In this poem Frost dreams of going back to his childhood when his life was simple and carefree. This peaceful and uninhibited time being when he was swinging among the birch trees; it is through this image that Frost conveys his means to go back and forth between his own version of heaven and back down to earth. Upon remembering this time however he mentions how "Truth broke in With all her matter-of-fact". He capitalizes and personifies the word truth to imply great emphasis, suggesting how the truth can sometimes cause breaks in dreams; thus allowing reality to set in. The wonderful thing though is that no matter how much the truth tries to influence our lives, for Frost, simply thinking of birches can bring him to heaven.

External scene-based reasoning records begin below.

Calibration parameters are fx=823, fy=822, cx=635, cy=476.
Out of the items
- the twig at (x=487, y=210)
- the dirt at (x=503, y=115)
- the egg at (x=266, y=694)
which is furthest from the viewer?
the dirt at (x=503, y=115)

He later goes on to say, "Earth's the right place for love: I dont know where it's likely to go better". This is the reason he would want to come back at all, because for him there is no better place on Earth to love and be loved. 



Other Poems by Robert Frost at: www.ketzle.com/frost/









Comments (6)

Anonymous said

at 9:28 am on May 10, 2007

I really enjoyed your interpretation of Birches. I think you've hit the meaning to a T. I particularly like the quote you used," "Earth's the right place for love" It seems like such a simple concept, but thats what Frost did. He created the simple into extraordinary. Very nice page =)

Anonymous said

at 9:37 am on May 10, 2007

Always been a favorite poet and you seem to have done a lot of work to make this page worth reading. The anayses are great and break the poems down to a much more understandable level.

Anonymous said

at 9:40 am on May 10, 2007

Your history of Mr. Frost was very nice. I would contend with your however, that there is a hidden meaning of inequality in Mending Wall. The fact that one of the neighbors wants to put a wall between the two houses is, I think, a metaphor for the way people throughout history have always sought to keep people who are different out of their way of life. At the same time there is the person on the other side of the fence who wants nothing more than to share his life with those on the former side.
Thats just the side of the poem I saw. Your interpretation was very good as well.
Great job!

Anonymous said

at 9:41 am on May 10, 2007

I really liked your page! the description of the author helped understand the poems a little better and there wasn't any useless information.
Mending wall was really long and when i read it i really had no idea what the real meaning was, but your explination was really good. I would have said a little more about it, or taked some more lines from the poem and defined/ translated them, but it gave a really good general meaning.
I really liked the picture you had for birches! Again, it was a really good general summary , but i think the general idea was easy to see. There were a lot of lines i didnt understand, so i think it would have been nice to use more examples from the poem.
Overall i think you did a really good job! I like it!

Anonymous said

at 9:45 am on May 10, 2007

I really enjoyed this page. Robert Frost is an interesting man and writes some really long poems, holy cow. It is a well put together page I thought and very insightful.

Anonymous said

at 9:54 am on May 10, 2007

Love the imagery and use of colorful pictures to support the poems. Good analysis of poems as well.